╭─ Data shown

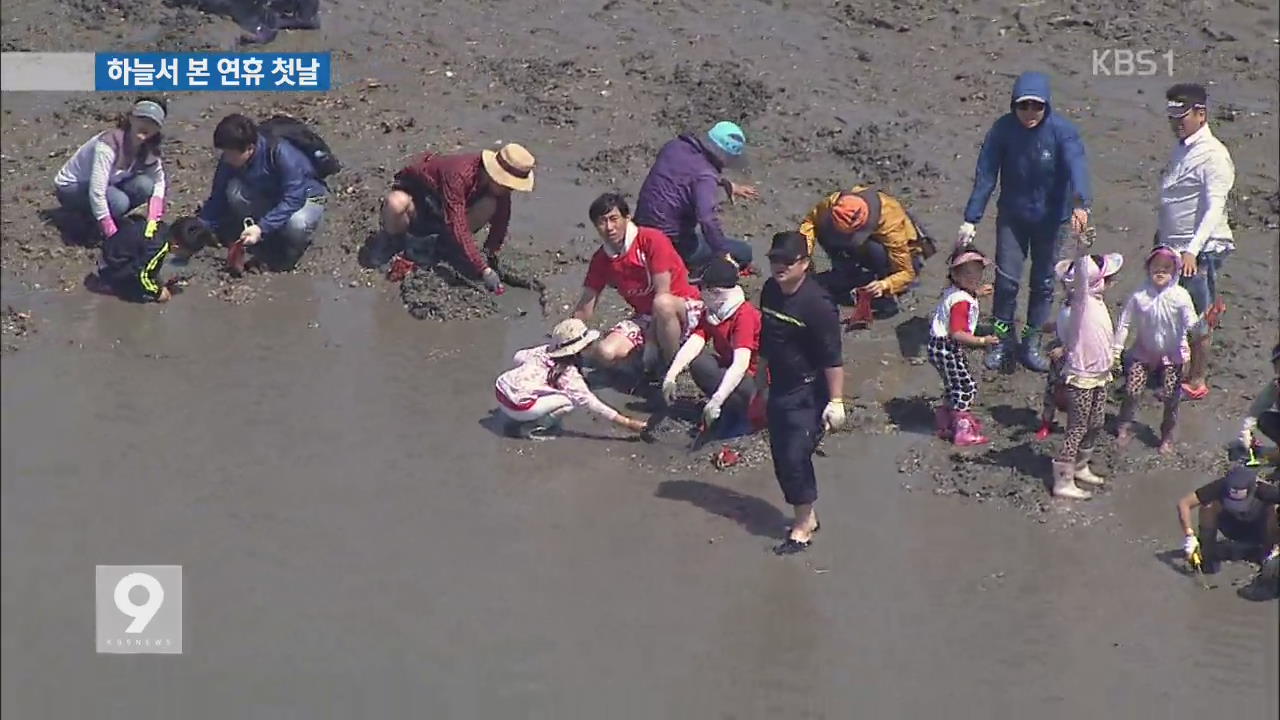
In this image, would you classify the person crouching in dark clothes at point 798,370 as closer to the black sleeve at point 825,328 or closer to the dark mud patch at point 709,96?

╰─
╭─ Data shown

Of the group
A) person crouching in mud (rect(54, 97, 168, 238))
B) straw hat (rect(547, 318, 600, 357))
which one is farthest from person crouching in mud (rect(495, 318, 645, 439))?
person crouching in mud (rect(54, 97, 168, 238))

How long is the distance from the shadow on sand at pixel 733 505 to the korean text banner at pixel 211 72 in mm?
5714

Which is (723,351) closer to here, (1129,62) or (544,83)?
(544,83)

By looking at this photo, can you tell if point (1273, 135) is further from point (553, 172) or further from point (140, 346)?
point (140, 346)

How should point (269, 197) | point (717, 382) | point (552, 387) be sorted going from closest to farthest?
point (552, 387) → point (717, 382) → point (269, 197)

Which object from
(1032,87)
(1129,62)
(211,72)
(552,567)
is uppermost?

╰─

Do this -> Output the lines that run from the line containing "Of the group" up to and including the line containing "is uppermost?", reproducing them exactly.

Reply to the exercise ->
Of the group
A) person crouching in mud (rect(54, 97, 168, 238))
B) straw hat (rect(547, 318, 600, 357))
which one is farthest from person crouching in mud (rect(495, 318, 645, 439))?
person crouching in mud (rect(54, 97, 168, 238))

How long is the distance from the shadow on sand at pixel 733 505 to the korean text banner at pixel 211 72 in mm?
5714

Which is (723,351) closer to here, (1129,62) or (544,83)?
(544,83)

By looking at this photo, can you tell if point (1273, 135) is further from point (553, 172) or further from point (140, 346)?
point (140, 346)

How should point (269, 197) | point (717, 382) | point (552, 387) be sorted going from closest to farthest?
point (552, 387) → point (717, 382) → point (269, 197)

Which object from
(1032,87)
(1129,62)
(211,72)
(552,567)
is uppermost?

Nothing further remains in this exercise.